DRIVE
This past Sunday, I was taking the familiar route back to Lancaster after having spent the weekend with my family. It was dark outside, and I knew my bedroom would be too when I got home. Past the Susquehanna and all the headlights of Harrisburg, I started to settle into it, the quiet, how saying goodbye always stings a little. When I’m night driving, I imagine all of the cars in front of me pulled by the in-between light that always shows up when you see pictures of cities in the evening. I know now it denotes movement, the passage of time, but when I was young I believed that all of that light had been laid out long before we got here, that cameras had this magical ability to communicate with the forces we can’t always see, like ghosts showing up after exposure; I used to wonder what my light-line looked like when the sun went down every day, where it would take me in the morning. What would my light look like when I was in high school? Did it know which college I would go to? Was it already slow dancing to the Backstreet Boys at my wedding? Would it zag all over the country before I found my place on the map?

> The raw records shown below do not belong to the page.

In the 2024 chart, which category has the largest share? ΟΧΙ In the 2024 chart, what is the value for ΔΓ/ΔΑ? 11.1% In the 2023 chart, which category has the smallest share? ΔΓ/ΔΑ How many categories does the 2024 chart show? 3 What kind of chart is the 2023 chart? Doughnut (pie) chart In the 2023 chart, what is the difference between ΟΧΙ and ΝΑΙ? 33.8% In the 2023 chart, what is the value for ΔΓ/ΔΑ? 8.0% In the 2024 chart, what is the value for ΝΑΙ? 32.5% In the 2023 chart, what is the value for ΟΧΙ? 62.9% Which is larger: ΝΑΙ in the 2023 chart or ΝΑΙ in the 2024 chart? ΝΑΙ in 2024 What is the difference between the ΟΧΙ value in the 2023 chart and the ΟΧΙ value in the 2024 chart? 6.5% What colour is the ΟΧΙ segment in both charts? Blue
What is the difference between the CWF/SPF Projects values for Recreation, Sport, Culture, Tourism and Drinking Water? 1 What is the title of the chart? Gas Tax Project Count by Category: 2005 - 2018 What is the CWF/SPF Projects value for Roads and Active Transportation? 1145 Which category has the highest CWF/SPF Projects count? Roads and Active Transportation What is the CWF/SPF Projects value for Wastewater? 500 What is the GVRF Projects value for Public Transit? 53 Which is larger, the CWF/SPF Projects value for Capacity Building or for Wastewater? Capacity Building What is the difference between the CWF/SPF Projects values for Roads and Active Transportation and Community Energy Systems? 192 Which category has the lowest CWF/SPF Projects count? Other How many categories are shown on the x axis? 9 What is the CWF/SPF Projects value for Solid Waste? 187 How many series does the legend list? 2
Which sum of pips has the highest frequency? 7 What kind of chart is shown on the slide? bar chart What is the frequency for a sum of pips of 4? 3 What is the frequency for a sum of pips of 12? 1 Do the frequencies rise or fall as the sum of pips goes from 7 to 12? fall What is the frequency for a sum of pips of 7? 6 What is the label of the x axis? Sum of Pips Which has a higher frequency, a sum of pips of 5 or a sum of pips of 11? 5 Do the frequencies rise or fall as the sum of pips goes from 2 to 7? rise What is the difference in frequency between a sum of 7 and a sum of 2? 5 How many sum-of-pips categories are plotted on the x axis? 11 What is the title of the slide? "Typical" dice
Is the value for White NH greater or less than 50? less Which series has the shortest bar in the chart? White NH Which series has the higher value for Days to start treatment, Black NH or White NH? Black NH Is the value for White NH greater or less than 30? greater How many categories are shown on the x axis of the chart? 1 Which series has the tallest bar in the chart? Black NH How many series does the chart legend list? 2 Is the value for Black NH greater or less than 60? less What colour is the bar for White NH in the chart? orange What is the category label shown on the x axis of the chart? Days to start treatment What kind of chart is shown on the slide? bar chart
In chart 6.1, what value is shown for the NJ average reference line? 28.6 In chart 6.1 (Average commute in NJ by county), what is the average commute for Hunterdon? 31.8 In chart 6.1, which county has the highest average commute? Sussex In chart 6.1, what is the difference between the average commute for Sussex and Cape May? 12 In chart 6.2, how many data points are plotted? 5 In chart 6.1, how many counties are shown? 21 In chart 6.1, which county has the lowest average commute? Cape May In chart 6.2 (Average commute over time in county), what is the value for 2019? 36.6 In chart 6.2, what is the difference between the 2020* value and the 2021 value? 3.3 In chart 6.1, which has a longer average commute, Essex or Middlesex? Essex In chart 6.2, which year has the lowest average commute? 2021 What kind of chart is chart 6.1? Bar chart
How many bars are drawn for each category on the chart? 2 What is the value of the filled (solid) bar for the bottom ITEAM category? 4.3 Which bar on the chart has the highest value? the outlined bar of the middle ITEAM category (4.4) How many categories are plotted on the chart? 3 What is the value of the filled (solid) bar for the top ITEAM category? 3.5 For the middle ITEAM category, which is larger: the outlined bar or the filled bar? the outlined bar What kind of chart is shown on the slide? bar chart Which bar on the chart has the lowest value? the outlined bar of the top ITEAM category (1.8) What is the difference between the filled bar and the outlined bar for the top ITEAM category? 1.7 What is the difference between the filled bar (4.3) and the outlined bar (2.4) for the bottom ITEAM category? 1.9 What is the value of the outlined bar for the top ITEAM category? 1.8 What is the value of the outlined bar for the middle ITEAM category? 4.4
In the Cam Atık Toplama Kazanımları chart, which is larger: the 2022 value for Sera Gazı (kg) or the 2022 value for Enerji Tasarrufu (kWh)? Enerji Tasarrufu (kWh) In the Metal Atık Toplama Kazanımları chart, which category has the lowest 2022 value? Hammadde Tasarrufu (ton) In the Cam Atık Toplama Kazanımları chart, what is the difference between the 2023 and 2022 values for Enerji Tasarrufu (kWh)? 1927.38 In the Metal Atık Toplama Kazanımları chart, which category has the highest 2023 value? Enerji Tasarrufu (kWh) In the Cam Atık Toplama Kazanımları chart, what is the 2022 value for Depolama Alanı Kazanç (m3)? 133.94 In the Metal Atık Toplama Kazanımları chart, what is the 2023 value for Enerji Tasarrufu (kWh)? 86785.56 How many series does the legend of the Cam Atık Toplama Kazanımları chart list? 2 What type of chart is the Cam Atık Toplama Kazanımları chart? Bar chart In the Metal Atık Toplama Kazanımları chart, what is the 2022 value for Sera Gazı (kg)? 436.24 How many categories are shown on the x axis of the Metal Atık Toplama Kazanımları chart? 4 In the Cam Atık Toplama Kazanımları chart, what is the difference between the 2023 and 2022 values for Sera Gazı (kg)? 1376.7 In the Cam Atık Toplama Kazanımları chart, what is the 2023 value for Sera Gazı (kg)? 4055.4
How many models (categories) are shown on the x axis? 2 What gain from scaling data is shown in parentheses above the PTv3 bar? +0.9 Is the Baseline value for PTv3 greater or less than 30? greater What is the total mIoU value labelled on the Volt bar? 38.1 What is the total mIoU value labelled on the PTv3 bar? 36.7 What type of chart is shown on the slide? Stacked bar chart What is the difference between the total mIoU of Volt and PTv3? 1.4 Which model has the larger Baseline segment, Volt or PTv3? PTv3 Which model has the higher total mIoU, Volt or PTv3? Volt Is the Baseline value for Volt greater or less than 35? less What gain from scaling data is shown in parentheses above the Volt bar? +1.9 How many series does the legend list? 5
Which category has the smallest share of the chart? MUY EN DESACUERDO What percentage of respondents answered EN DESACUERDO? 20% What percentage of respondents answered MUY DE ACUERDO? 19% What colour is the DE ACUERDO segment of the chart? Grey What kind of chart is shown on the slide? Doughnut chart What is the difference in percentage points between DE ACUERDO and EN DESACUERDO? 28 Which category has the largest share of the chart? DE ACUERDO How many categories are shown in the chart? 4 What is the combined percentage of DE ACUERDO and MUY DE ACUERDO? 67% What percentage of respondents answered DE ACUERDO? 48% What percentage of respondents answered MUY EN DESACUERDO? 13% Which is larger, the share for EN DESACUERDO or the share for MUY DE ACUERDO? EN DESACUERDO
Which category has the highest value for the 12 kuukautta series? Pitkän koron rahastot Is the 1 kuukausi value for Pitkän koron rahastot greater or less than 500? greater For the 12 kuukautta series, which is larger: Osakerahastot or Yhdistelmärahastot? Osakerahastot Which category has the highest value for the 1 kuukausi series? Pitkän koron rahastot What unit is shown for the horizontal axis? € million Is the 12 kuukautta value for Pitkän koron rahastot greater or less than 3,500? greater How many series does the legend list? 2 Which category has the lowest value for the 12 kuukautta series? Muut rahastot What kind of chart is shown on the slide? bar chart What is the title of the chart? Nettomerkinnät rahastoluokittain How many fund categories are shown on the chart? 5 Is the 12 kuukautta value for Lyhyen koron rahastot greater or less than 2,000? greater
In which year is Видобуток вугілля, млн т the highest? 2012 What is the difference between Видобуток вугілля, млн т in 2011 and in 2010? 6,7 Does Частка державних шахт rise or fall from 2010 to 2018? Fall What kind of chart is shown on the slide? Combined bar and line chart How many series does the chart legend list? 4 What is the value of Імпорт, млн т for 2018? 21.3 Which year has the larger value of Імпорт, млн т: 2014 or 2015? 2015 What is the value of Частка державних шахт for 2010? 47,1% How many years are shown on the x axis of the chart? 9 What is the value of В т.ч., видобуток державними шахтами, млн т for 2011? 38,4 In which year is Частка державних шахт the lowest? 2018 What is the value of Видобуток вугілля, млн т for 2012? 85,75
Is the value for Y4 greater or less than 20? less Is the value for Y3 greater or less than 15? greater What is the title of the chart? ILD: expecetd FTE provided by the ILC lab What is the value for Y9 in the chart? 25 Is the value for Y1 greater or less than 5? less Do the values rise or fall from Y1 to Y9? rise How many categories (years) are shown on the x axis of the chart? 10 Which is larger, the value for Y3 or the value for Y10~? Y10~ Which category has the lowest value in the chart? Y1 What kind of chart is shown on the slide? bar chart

Somewhere towards Elizabethtown, the clouds started dissolving and the early moon came out. I imagined my light turning silver, standing out against all the yellows and reds, illuminating where I’ve come from, where I’m going. I started letting little prayers slip out the windows; thank you’s for every road I’ve traveled, illuminated or not; blessed be’s for all of the people who have helped me build my ways home.
WRITE
My mobile vespers last weekend got me thinking about an assignment I was asked to complete in one of my college writing courses, and how it helped me make sense of where I had come from and how those places have shaped me into the woman I am. I decided, in light of National Poetry Month, I would give this assignment another go, taking into account how different things are as opposed to just a couple of years ago.
Let me first introduce this exercise. In 1993, a poet named George Ella Lyon, Kentucky’s current poet laureate, wrote and published a poem titled, “Where I’m From,” in which she explored the moments of her youth that had built her into the person she was at the time of authorship. She is currently driving a project to collect a “Where I’m From” poem from each county in Kentucky. I think it’s a really beautiful way to express the soul and persona of place.
Here’s what I came up with in my challenge to revisit this exercise:
Where I’m From
Pulled off petals,
I am from the honeysuckle
stems in the summer,
worn like lipstick on the weekends.
I am from the tennis balls
lost and lining the gutter,
from the stars my father charmed
down to the front yard.
Called in before the rain hit,
I am the approach,
the slow build off heavy heat;
I am from a sky cracked open
like an egg gone running down the cabinets.
I am from the snack drawer, and
“Don’t you borrow trouble;”
I was raised on gum off the sides
of communion cups and letters
from my mother in the other room.
My bones built from the quartz
across my neck. I can take
the small cuts from tin cans,
scars I still call mountains.
I am from bedside vespers
and arms through the car roof,
all air-tangled, swing-low Spanish moss.
I am from seashells in the sides
of tall buildings, riverfront bar tips,
lilacs in my lungs and strong hands.
Strong hands. Strong hands.
REMEMBER
Revisiting this writing activity was insightful for a couple of reasons. 1) Before writing this, I hadn’t read my older version, and some of the same imagery I had used two years ago kept popping up. 2) There are new memories I chose to include in this piece, memories I don’t think I counted as important two years ago. 3) I think this whole exercise can speak to how always-evolving we are, how our spaces shape us, and what we bring to the spaces we currently occupy.
In the spirit of all things Transplant, I would love to open this exercise to those who need to stretch their creative legs, and to those who would like to explore how it is and who has helped them pave their paths, find their highway lights. I provided my interpretation of the “Where I’m From” format, but please check out George Ella Lyon’s as well. There are also lots of resources on the internet–this exercise has been used in classrooms, retirement homes, at family gatherings, etc., so there are a lot of different templates, like this one, that are so helpful with generating some inspiration and ideas.
SHARE
Please, if you feel the spirit move you, share your interpretations of this poem with the rest of the Transplant community, here in the comments on the blog. Again, we all have different pieces of ourselves we bring to the table, and those pieces are what make our communities great. I can’t wait to see where we go together.